Source passage
Republicans took the bait and blocked H.R.1 from debate in the Senate. They did this despite knowing that Sen. Joe Manchin would not vote for the so-called “voting rights bill” as written. The bill was doomed to fail as long as Republicans voted as a bloc against it, and they would have.
Now Democrats will make hay and send out endless fundraising emails (my inbox is already flooded—yes I get Democrat emails to see what they are hucking, just like I get the Republican huckster emails). When the Senate takes its summer break, Democrats will go home and tell everyone how the racist Republicans suppressed voting.
Meanwhile, Republicans will go home and tell everyone how the filibuster is in danger and Democrats are crazed with delusions of power. Both parties are playing to the “base” and in 2021 the “base” means the fringe. It’s the 15 percent of voters for Republicans who cling to Trump’s stolen election narrative who can determine if a Member of Congress faces primary opposition and loses. It’s that same 15 percent who make life miserable for even the safest of Senators who are not up for re-election, or who, like Minority Leader Mitch McConnell, remain for now invulnerable.
Democrats play to the 15 percent who put virtue signaling signs in their yards, for their neighbors to read as they drive their Audis and Volvos past each others’ well-manicured lawns, with a few succulents scattered among the automatic sprinkler heads to prove some environmental point.

Exercise requirements
Please carry the commentary on the Senate vote over H.R.1 forward from its last sentence. The records have no connection to the commentary on the Senate vote over H.R.1.

[Brief web captions]
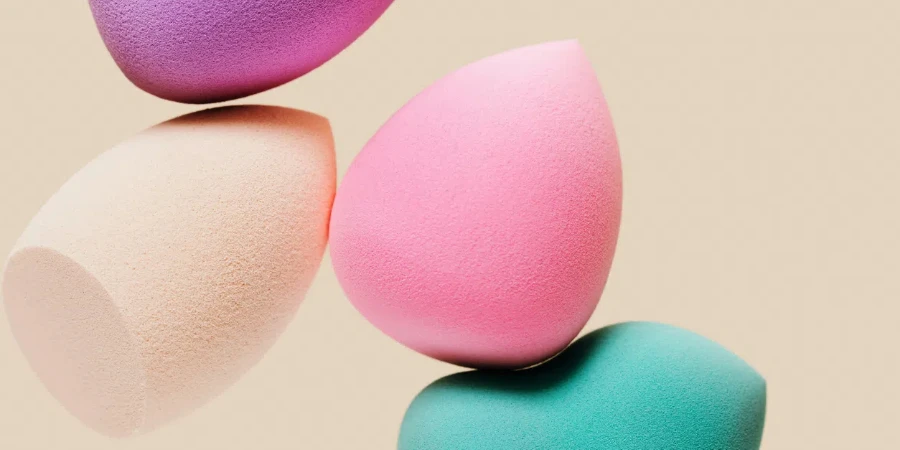 Colored cosmetic beauty blender sponges on nude colored background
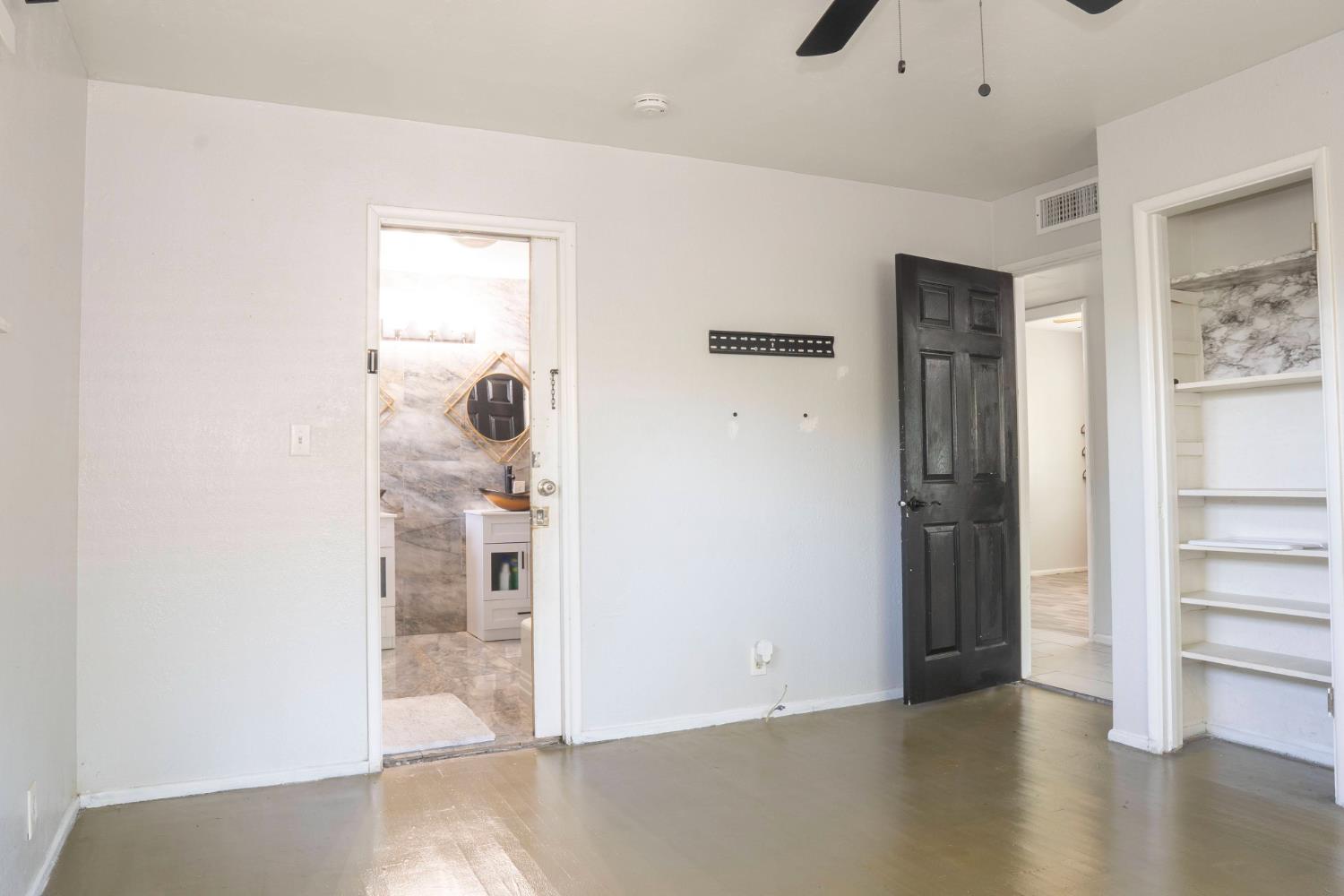 3662 North Angus Street Fresno, CA 93726 - Photo 35 of 67 wooden floor in a hall with an entryway and a living room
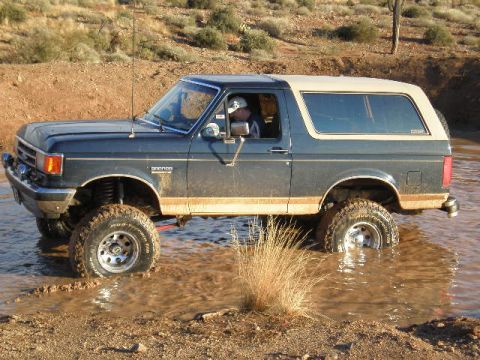 1991 Ford Bronco - This 1991 Ford Bronco is navigating through a muddy water obstacle.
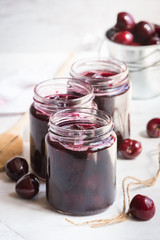 Jars with freshly homemade cherry jam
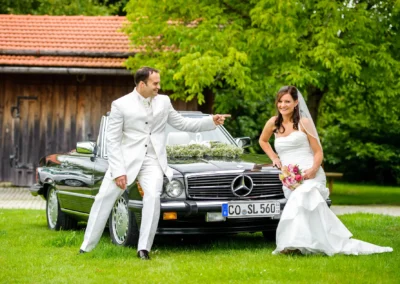 Brautpaar vor schwarzem Oldtimer bei Königsdorf, Hochzeitsshooting im Freien, Braut mit Blumenstrauß, fröhliche Szenen.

Answer space
In other words, this is just another political season, filled with moral panic, astroturf crises, and real problems that Congress has no appetite to solve.
Republicans should not worry. Regardless of the influence of Trump humpers, most issues that Republican lawmakers, governors, state and local officials support still have wide public acceptance.
A new poll shows that 71 percent of Americans support early voting in elections. Even more, 80 percent believe that requiring some form of ID to vote is good policy. Only 18 percent of voters oppose voter ID. This is consistent with other polls conducted over the last year.
The public is a bit more divided on vote-by-mail, but in general, the public doesn’t favor making that harder to do. In the latest Monmouth poll, 69 percent of respondents favored some kind of national guidelines. Democrats have proposed their wish list, and it has no chance of passing. Republicans in Georgia got things fairly right. Eventually, Congress will have to pass some kind of modification of federal guidelines for states, because 2020 was a year nobody wants to repeat.
Washington Republicans should have the ball here, but won’t take it. They’d rather play “states rights” and “stolen election” narratives to the 15 percent and conspiracy theorists. Maybe if the GOP takes the Senate back in 2022, they’ll get serious again.
On immigration, the public agrees that President Biden has a “crisis” on the border. The latest Hill-HarrisX poll found an “overwhelming majority” of voters view the border as a crisis that needs immediate attention. Vice President Kamala Harris’ little visit was a bust.
Republicans need to have the ball on immigration, but what can be done when the White House is occupied by Obama staffers? This should be a burning election issue in 2022 and President Biden needs to deal with it and call it what everyone knows it is.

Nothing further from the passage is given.